You keep claiming that the Bombardier bi-level design is a standard design, but it isn't -- it's a design that GO Transit commissioned and other operators choose to adopt despite having the choice of also adopting other existing or proposed designs. (Notably GO Transit leased CNW and CP Gallery cars before rejecting that design as unfit for GO Transit's needs.)

My point is threefold:
  • designs and vehicle envelopes in common use today are not in use because standards were in place to ensure those designs were adopted but because car builders and railroads attempted to solve perceived problems in then existing designs
  • if you had created prescriptive standards for commuter coaches in 1970, you wouldn't have the most common commuter coach design in use in North America today, because you would have prevented GO Transit from considering it, so demonstrably prescriptive standards would have prevented an innovative and ultimately dominant design from being adopted
  • just because you think MTA and SEPTA are poorly run (at best) organizations and will purchase more expensive or more specialized equipment than you would like to see absent prescriptive controls on what they purchase forced upon them by some external agency, likely from a government agency that has no stake in the success of either railroad, doesn't mean other organizations should have your desires for centralized planning and design bureaus forced down their throats in the name of making some other organization conform to your desires
Let SEPTA order the equipment SEPTA wants how SEPTA wants and stop demanding that they order equipment that is designed from the start to meet potential requirements of other operators. They may wind up selecting a design that proves to be easily adaptable to every other operators needs, or they may not. Under your prescription neither they, nor any other operator, would be given the chance to develop what turns out to be a significant design.
  by ElectricTraction
 
RandallW wrote: Sun Oct 13, 2024 7:02 amSo was I. The "classic" Bombardier car was a bespoke design developed for GO transit by Hawker Sidlley Canada. To quote Wikipedia (emphasis mine):

GO Transit's rolling stock uses push-pull equipment. Its passenger car fleet is composed entirely of Bombardier BiLevel Coaches built in Thunder Bay, Ontario. These double-decker coaches, which have an elongated-octagon shape, were designed in the mid-1970s for GO Transit by Hawker Siddeley Canada as a more efficient replacement for GO's original single-deck coaches, built by the same company.

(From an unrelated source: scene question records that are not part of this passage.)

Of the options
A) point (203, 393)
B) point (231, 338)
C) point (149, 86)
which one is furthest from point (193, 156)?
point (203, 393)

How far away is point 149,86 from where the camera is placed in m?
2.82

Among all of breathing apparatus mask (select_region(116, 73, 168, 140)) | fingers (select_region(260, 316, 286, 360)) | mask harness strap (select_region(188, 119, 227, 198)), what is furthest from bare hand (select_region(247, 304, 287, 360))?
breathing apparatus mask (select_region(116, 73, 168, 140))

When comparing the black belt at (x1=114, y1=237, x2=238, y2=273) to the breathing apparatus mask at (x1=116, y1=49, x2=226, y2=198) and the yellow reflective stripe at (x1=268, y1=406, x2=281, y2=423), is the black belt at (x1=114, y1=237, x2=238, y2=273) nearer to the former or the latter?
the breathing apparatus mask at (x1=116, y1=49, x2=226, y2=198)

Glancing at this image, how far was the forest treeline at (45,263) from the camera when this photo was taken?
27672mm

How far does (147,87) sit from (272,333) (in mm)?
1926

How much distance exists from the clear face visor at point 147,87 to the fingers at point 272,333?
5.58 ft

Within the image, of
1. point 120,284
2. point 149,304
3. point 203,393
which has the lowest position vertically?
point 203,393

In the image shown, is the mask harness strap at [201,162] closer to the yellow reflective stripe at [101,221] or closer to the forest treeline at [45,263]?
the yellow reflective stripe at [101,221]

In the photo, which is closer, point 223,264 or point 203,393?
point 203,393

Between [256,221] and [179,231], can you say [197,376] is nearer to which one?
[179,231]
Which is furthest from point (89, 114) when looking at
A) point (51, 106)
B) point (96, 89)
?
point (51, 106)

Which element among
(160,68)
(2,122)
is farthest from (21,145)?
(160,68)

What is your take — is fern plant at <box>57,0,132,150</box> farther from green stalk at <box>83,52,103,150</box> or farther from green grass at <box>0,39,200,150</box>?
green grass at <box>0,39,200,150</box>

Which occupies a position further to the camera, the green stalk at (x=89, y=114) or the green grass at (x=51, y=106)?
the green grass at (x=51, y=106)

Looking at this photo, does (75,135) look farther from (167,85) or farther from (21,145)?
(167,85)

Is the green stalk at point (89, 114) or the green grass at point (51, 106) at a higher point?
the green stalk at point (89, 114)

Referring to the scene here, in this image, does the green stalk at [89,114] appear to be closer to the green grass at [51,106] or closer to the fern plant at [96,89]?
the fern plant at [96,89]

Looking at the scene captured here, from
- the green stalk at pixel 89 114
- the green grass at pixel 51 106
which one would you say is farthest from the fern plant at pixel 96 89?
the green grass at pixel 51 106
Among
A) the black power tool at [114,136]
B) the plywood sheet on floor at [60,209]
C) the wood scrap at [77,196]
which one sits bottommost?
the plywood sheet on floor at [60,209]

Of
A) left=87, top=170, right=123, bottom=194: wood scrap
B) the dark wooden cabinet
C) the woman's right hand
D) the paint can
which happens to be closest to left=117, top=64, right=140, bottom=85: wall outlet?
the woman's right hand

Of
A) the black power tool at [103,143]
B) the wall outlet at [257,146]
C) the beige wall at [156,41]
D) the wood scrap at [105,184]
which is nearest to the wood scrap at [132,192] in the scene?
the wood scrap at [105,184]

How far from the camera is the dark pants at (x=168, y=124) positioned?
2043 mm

You keep claiming that the Bombardier bi-level design is a standard design, but it isn't -- it's a design that GO Transit commissioned and other operators choose to adopt despite having the choice of also adopting other existing or proposed designs. (Notably GO Transit leased CNW and CP Gallery cars before rejecting that design as unfit for GO Transit's needs.)
But it has since become a standard design that's used on agencies all over North America outside of the Northeast Corridor due to needing lower clearances and high-level boarding. The reality here is that smaller agencies and commuter lines can't waste tens of millions of taxpayer dollars on weird, bespoke, one-off designs like LIRR and other large Northeastern agencies can. Since a lot of those smaller services aren't really essential to the cities functioning in the way that LIRR or NJT are, they could just get shut down entirely, and thus have to keep their costs under some control.
[*] designs and vehicle envelopes in common use today are not in use because standards were in place to ensure those designs were adopted but because car builders and railroads attempted to solve perceived problems in then existing designs
Ok, but that doesn't tell us anything about how agencies should be procuring equipment today.
[*] if you had created prescriptive standards for commuter coaches in 1970, you wouldn't have the most common commuter coach design in use in North America today, because you would have prevented GO Transit from considering it, so demonstrably prescriptive standards would have prevented an innovative and ultimately dominant design from being adopted
There's nothing innovative going on with LIRR's weird, bespoke, less reliable, and more expensive rolling stock compared to anything else out there. In the Northeast, you are boxed in so tightly by the combination of clearances and power systems that there's only one physical thing you can do with it. The NJT ML's are pushing the extreme of what you can cram into the North River Tunnels. MNRR just can't physically do double-level EMUs, there's not enough room for all the electrical equipment even if you could magically keep it under the Park Ave Viaduct weight limit.
[*] just because you think MTA and SEPTA are poorly run (at best) organizations and will purchase more expensive or more specialized equipment than you would like to see absent prescriptive controls on what they purchase forced upon them by some external agency, likely from a government agency that has no stake in the success of either railroad, doesn't mean other organizations should have your desires for centralized planning and design bureaus forced down their throats in the name of making some other organization conform to your desires
[/list]
Essentially what you are saying is that while LIRR is incompetent and corrupt, and SEPTA is run by a bunch of people who actively hate their customers, whomever would set common standards for equipment might be more incompetent and/or corrupt than the railroads themselves. You might be right in that regards, although if you have a standard design, you'd still save money just by having one crappy design instead of a bunch of crappy designs.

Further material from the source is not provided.